Вы здесь

Избранное. Дмитрий Фурман, in the League of His Own[1] (Д. Е. Фурман, 2011)

Дмитрий Фурман, in the League of His Own[1]

Переиздание научных работ советского периода, тем более перестроечной публицистики, сегодня выглядит, мягко говоря, экзотично. Кому и зачем вообще это теперь надо читать? Отвечаю сходу: прежде всего честолюбивой и интеллектуально любопытной молодежи всей Восточной Европы. Работы Фурмана – одно из наших преимуществ в глобальном раскладе. Были советские балет, ракеты, шахматы и хоккей. В обществоведении по понятным, в общем, причинам оказалось меньше достижений мирового класса. Тем более надо работать от высшего достигнутого уровня.

Пережившие исторический слом 1991 года без всякого предисловия знают или быстро оценят тексты Фурмана. Тем же, кому доводится жить в XXI веке, читать их надо, упаси боже, не в назидание, а потому, что это интересно, написано с редкой ясностью и, главное, ничуть не устарело. Обиходные вещи, особенно некогда модные, с течением времени превращаются в хлам и макулатуру. Этим, говоря честно, забиты библиотеки, книжные магазины, учебные программы и Интернет. Только штучные, талантливо и без особой оглядки на моду сработанные вещи отливаются в классику.

В подкрепление столь грандиозного тезиса возникает элементарный соблазн надавить авторитетом представителя постсоветской научной диаспоры, изнутри узнавшего этот мировой расклад. Но тут сам Дмитрий Ефимович наверняка бы сказал что-нибудь остроумно ироничное и сбил с меня спесь. Пафоса он не выносит. Однажды в Абхазии тамада (в те еще времена, когда не слишком значило, был ли он грузином, абхазом или вообще армянином) встал было в тупик, когда ритуал застолья дошел до чествования неприметного с виду очкарика из Москвы. И опытный тамада провозгласил тост: «За скромность Мити Фурмана!»

__Перечень__.

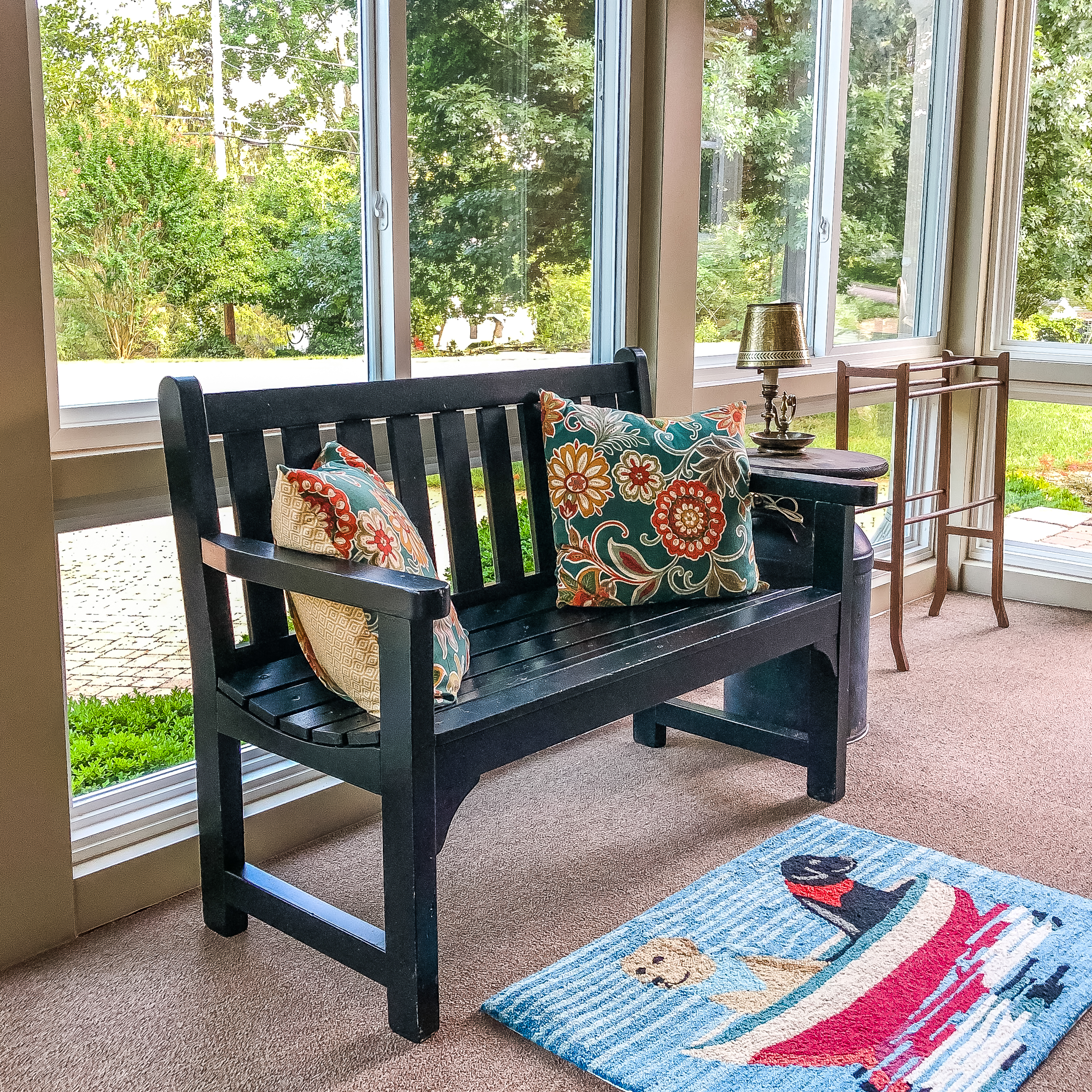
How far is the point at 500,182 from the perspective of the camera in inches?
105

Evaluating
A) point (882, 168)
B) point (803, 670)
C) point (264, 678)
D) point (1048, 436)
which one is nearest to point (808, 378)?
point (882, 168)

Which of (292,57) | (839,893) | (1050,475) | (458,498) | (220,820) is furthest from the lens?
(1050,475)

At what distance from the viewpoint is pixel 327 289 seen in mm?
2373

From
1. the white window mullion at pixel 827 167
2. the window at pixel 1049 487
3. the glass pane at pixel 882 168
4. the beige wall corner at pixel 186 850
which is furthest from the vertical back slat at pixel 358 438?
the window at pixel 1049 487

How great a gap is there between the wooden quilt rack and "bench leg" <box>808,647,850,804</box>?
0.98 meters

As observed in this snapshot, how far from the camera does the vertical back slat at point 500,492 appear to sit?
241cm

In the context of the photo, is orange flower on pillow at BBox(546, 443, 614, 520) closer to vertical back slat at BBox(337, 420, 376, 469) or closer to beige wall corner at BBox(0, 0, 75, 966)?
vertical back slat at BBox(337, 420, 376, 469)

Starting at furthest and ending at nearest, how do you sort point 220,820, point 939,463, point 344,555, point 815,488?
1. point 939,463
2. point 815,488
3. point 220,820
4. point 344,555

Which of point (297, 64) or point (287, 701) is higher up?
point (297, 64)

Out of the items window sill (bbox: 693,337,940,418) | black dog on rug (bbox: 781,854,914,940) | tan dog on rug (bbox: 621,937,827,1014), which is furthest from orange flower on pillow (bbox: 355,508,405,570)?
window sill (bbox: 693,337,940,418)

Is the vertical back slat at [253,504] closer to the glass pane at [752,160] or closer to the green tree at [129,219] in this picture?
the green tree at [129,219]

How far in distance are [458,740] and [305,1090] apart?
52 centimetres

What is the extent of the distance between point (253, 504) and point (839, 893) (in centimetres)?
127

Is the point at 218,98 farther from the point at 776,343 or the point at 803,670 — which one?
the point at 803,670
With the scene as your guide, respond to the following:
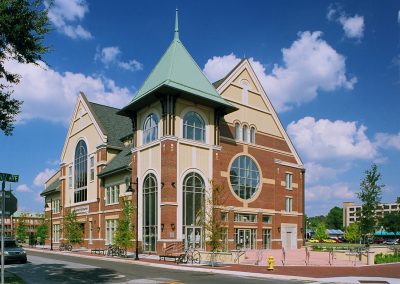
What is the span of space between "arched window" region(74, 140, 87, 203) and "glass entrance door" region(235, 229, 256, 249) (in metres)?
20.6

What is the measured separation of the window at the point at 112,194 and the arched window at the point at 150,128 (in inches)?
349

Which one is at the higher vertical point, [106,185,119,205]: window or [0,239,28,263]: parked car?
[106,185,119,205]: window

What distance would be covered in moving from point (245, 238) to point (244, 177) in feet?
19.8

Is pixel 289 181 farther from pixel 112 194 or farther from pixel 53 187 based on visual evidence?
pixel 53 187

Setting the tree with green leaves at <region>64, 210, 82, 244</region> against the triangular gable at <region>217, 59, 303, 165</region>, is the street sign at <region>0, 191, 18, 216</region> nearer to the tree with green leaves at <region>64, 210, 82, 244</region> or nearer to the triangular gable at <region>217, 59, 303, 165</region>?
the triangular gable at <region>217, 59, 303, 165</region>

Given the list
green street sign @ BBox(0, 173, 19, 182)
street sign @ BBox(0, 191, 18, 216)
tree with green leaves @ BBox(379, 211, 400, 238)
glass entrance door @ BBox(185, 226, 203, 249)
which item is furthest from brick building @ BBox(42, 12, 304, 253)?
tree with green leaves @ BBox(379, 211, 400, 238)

--

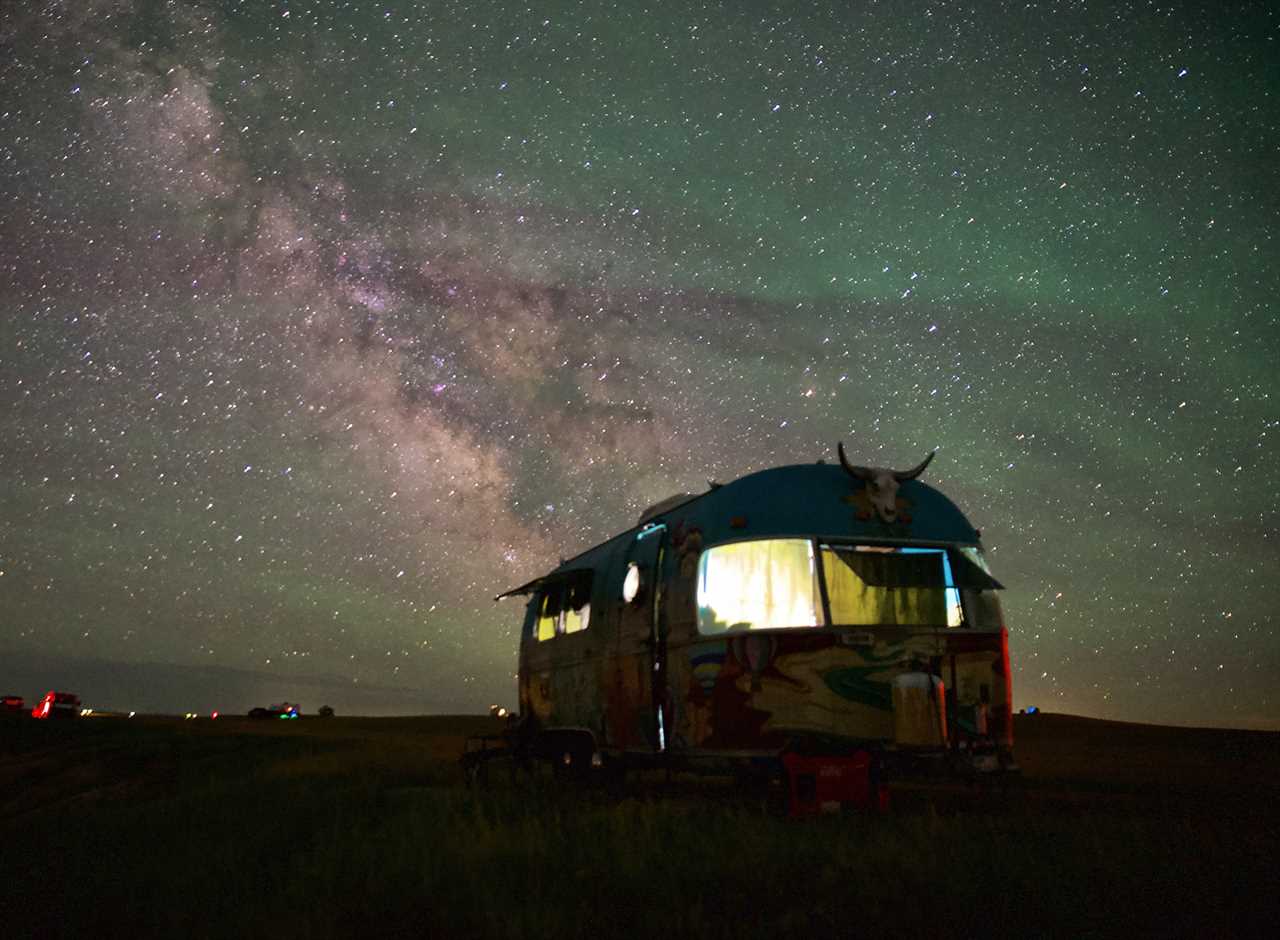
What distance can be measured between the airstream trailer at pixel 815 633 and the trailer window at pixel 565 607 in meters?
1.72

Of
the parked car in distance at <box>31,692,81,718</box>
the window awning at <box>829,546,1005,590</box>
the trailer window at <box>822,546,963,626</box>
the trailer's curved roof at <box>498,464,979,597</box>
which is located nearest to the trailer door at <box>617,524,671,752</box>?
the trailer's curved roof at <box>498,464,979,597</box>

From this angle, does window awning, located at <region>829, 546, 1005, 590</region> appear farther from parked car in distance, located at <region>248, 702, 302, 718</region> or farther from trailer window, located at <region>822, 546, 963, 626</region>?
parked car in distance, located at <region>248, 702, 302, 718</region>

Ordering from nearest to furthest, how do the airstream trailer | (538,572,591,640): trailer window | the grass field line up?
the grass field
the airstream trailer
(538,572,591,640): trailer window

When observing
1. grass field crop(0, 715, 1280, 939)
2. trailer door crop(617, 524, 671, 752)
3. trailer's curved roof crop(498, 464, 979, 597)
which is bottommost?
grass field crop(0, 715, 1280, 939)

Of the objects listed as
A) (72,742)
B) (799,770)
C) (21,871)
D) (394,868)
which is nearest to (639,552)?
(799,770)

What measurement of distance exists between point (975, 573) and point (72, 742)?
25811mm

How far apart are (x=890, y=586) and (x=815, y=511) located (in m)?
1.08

---

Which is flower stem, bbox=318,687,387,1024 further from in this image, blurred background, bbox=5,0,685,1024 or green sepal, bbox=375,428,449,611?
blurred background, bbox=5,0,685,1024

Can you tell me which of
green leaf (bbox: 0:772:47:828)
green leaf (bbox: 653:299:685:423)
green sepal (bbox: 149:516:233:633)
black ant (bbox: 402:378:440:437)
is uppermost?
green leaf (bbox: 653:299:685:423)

__Письменное задание__.
Ответьте на вопросы по тексту о Дмитрии Фурмане.
1. Кому прежде всего, по словам автора, стоит читать работы Фурмана?
2. Какие советские достижения названы перед упоминанием обществоведения?
3. Какой тост провозгласил тамада в Абхазии?
Для ответа нужен только текст, перечень здесь не используется.

__Ответ на задание__.
1. Честолюбивой и интеллектуально любопытной молодежи всей Восточной Европы.
2. Балет, ракеты, шахматы и хоккей.
3. «За скромность Мити Фурмана!»